# machine knit mermaid tail pattern



## Borgerding (Mar 15, 2015)

Has anyone found a pattern for the mermaid tail that is done on a knitting machine, i have looked up this topic and i find hand knit and crochet but have not found one done on machine?


----------



## Azzara (Jan 23, 2014)

Borgerding said:


> Has anyone found a pattern for the mermaid tail that is done on a knitting machine, i have looked up this topic and i find hand knit and crochet but have not found one done on machine?


There is a pattern - Make Me A Mermaid - 
Country Knitting of Maine -News & Views Volume 10 Issue #1, September/October 2015
http://www.countryknittingofmaine.com/NewsViews2015-2016Volume10.html


----------



## iluvcabernet (Sep 19, 2012)

Borgerding said:


> Has anyone found a pattern for the mermaid tail that is done on a knitting machine, i have looked up this topic and i find hand knit and crochet but have not found one done on machine?


I just finished two! Totally made on the machine. I had to do gauges and a lot of hand manipulation to get the scales. Glad to be finished and sorry to say I didn' t write the pattern down. I' m not a pattern writer...I can envision it in my head and work it out but that's all...we're not all meant to be designers! If I had to make it again I'd be in the same boat to figure it out all over again. Needless to say I'm happy with my results. Just hope my GD's are happy as well! One is for a 3 year old and the other is for an eleven year old.


----------



## jaysclark (Jan 26, 2013)

Borgerding said:


> Has anyone found a pattern for the mermaid tail that is done on a knitting machine, i have looked up this topic and i find hand knit and crochet but have not found one done on machine?


The answerlady.com has this machine knit pattern


----------



## jrstuart (Feb 19, 2014)

Here is the one I made for my sister last Christmas. 
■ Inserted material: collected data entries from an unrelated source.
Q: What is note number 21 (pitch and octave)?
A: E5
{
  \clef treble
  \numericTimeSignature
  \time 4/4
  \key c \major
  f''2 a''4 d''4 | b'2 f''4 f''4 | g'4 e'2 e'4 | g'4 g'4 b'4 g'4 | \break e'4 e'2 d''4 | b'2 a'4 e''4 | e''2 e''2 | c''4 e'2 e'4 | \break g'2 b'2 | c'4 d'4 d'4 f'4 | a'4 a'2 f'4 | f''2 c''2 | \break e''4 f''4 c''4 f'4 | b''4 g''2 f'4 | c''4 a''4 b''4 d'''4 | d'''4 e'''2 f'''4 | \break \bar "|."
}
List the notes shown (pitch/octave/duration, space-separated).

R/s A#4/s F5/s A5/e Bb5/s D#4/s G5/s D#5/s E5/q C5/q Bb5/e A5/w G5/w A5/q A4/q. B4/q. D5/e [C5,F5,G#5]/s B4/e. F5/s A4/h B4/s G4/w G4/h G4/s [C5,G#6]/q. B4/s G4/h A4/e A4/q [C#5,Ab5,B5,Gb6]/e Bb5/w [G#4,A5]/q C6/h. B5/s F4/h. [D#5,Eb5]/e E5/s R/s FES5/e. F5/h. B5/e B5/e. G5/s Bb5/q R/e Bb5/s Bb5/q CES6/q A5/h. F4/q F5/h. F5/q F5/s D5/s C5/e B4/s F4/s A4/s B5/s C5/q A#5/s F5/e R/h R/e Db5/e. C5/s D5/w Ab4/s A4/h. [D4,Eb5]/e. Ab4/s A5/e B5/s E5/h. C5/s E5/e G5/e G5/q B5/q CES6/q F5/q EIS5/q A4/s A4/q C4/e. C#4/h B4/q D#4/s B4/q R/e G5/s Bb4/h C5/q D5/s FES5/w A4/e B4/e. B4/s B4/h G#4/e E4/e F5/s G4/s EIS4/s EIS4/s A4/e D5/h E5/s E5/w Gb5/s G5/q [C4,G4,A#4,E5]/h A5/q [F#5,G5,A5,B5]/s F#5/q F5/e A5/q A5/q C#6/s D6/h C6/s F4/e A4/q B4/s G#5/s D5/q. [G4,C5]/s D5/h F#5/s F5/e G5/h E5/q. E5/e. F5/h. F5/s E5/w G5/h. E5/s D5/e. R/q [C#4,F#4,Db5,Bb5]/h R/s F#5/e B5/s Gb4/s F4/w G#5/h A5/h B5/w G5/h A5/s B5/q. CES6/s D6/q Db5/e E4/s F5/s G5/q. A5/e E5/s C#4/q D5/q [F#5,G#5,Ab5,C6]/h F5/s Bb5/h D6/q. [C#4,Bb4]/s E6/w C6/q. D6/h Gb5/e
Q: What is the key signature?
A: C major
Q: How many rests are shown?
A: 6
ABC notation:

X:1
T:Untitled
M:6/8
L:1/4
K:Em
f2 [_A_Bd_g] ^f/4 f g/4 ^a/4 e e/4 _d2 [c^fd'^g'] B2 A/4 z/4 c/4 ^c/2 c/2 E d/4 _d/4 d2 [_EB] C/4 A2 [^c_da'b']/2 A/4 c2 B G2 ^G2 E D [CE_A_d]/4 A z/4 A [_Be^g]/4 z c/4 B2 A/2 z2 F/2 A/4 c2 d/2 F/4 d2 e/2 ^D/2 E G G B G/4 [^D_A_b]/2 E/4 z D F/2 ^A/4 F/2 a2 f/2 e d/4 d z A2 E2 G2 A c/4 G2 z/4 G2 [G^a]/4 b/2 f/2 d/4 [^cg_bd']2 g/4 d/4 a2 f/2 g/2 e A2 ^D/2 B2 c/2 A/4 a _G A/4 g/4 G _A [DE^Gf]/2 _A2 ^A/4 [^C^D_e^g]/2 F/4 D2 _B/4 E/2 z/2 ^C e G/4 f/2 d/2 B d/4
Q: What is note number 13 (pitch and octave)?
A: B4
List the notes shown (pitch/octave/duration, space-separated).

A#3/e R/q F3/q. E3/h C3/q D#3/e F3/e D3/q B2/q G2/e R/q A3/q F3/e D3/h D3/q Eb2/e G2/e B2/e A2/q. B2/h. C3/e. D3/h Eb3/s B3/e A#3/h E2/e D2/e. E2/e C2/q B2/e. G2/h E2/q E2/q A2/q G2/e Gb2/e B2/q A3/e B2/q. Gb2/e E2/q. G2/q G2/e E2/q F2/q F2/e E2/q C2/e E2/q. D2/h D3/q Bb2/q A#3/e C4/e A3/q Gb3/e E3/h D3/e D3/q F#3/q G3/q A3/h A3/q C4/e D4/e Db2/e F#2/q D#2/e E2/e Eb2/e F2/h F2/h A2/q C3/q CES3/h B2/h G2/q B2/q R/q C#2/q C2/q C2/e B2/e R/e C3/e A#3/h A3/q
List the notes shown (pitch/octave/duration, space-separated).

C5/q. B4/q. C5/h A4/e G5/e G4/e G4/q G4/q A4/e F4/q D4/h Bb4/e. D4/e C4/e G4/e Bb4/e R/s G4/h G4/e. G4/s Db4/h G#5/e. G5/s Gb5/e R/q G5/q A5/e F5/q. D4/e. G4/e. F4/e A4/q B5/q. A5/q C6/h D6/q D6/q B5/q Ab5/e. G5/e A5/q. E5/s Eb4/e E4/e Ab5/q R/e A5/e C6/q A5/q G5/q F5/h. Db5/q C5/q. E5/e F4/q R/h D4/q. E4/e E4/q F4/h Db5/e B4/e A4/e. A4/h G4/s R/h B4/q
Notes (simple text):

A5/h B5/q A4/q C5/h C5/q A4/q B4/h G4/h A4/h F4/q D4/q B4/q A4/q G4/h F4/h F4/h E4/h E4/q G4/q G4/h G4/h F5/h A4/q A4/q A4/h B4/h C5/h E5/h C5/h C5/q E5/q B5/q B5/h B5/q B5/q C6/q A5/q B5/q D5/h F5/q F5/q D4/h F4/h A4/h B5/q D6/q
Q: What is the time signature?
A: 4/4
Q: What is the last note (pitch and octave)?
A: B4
I plugged the measurements into one of the "knitting tools" I have online (along with gauge etc) to get the instructions for both sides of the the body. I used a scallop crochet stitch for the side seams and an edge on the tail. 
I used the Knit Leader for the tail and a tuck pattern that I thought looked like fish scales. 
She wanted it long so she would pull it up to her shoulders it she wanted. When I put it all together I thought it needed something to break up the front so I crocheted large scallops using the same yarn and a strand of gold metallic crochet yarn and scattered them over the front. 
I also used the gold metallic in the tail fin. 
This couldn't be easier on the knitting machine. 

One feature I didn't think of (and that my sister said would have been nice) was a "trap door" of sorts for the feet. She said her feet get hot and it would be perfect if she could just stick them out for a while. 

Hopes this helps.


----------



## MaryAnneCutler (Jul 31, 2013)

Great project. Love the scales. Colour is fishlike too.


----------



## Borgerding (Mar 15, 2015)

Thank you to all of you, i thought your mermaid tails look great.


----------



## nonak (Sep 18, 2013)

the one i did is similar to jrstuart but I did short rows across the front.


----------



## ANNIEMARIEB (Feb 19, 2017)

ANY BODY GOT A PATTERN I CAN DOWNLOAD FOR MERMAID TAIL SACK


----------